* **GIVEN ENTRIES**:
::::::::
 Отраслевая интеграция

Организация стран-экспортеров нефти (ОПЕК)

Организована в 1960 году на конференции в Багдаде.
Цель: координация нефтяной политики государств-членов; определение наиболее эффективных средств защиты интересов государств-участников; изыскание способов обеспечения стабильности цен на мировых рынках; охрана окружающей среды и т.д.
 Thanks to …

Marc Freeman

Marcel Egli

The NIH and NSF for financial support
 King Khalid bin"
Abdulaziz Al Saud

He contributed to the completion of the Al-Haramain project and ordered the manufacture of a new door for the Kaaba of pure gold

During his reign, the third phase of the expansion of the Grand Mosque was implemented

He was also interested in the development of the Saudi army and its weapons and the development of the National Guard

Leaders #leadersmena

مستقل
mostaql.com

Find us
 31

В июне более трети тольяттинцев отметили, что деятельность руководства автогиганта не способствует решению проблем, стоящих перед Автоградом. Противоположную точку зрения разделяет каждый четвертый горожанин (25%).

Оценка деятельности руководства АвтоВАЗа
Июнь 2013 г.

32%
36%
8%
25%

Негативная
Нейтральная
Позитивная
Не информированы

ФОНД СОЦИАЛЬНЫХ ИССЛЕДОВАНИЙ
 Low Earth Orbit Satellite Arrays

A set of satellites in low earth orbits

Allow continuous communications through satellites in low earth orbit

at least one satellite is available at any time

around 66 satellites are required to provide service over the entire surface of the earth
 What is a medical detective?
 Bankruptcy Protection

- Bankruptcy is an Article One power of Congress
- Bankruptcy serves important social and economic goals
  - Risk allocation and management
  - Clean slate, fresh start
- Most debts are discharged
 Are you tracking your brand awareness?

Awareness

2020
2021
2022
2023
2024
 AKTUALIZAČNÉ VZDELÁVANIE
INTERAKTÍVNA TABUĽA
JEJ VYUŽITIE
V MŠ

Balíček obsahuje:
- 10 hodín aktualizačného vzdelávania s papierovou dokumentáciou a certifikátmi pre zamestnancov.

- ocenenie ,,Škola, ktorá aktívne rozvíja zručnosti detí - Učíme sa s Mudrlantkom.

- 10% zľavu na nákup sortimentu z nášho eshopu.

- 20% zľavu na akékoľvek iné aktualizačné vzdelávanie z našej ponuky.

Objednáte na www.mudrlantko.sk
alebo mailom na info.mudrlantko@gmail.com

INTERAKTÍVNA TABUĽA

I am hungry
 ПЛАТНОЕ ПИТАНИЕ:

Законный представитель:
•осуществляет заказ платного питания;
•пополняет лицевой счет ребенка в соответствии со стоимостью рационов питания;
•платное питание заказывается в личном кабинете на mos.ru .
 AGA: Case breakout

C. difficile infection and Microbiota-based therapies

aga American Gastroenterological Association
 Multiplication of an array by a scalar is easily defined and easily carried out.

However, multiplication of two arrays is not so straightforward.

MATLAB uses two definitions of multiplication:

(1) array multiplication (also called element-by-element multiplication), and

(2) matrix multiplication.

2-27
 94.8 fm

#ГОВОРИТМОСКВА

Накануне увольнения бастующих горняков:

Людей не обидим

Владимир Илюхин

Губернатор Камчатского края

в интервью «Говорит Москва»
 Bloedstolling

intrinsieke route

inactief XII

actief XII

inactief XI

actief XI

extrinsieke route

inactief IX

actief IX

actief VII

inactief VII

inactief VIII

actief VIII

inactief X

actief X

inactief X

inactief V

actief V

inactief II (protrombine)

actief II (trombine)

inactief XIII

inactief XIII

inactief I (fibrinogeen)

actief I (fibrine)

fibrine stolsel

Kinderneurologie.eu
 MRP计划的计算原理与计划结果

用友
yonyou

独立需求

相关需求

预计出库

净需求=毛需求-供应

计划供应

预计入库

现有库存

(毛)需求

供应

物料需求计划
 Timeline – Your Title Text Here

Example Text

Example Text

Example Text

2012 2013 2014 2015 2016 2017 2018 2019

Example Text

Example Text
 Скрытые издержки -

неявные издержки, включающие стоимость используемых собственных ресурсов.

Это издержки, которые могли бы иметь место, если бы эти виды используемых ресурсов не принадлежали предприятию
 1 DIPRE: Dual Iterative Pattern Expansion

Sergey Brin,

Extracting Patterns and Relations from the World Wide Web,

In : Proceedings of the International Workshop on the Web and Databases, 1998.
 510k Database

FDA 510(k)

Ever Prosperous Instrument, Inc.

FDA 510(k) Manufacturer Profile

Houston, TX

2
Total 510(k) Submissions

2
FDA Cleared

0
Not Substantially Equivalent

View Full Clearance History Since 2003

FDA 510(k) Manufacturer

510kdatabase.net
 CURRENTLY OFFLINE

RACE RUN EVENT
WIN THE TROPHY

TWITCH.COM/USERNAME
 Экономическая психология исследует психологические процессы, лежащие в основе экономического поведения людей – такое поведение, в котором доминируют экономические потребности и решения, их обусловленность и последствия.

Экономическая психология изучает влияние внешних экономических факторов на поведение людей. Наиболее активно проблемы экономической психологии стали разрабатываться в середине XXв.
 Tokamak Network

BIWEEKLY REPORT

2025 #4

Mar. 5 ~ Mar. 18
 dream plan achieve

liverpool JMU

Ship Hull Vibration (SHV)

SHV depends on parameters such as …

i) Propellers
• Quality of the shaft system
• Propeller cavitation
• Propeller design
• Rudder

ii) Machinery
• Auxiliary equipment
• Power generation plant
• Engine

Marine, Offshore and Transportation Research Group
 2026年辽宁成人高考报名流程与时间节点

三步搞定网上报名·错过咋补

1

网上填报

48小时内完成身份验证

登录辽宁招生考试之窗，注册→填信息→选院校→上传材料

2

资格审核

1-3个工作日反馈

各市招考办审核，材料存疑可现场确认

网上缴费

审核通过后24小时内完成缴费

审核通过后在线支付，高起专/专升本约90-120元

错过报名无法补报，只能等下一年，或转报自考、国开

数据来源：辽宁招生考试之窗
::::::::
* **WHAT YOU HAVE TO DO**:
Every line of the listing that includes the word "also" forms the answer.

* **REPLY TO THE EXERCISE**:
He was also interested in the development of the Saudi army and its weapons and the development of the National Guard
(1) array multiplication (also called element-by-element multiplication), and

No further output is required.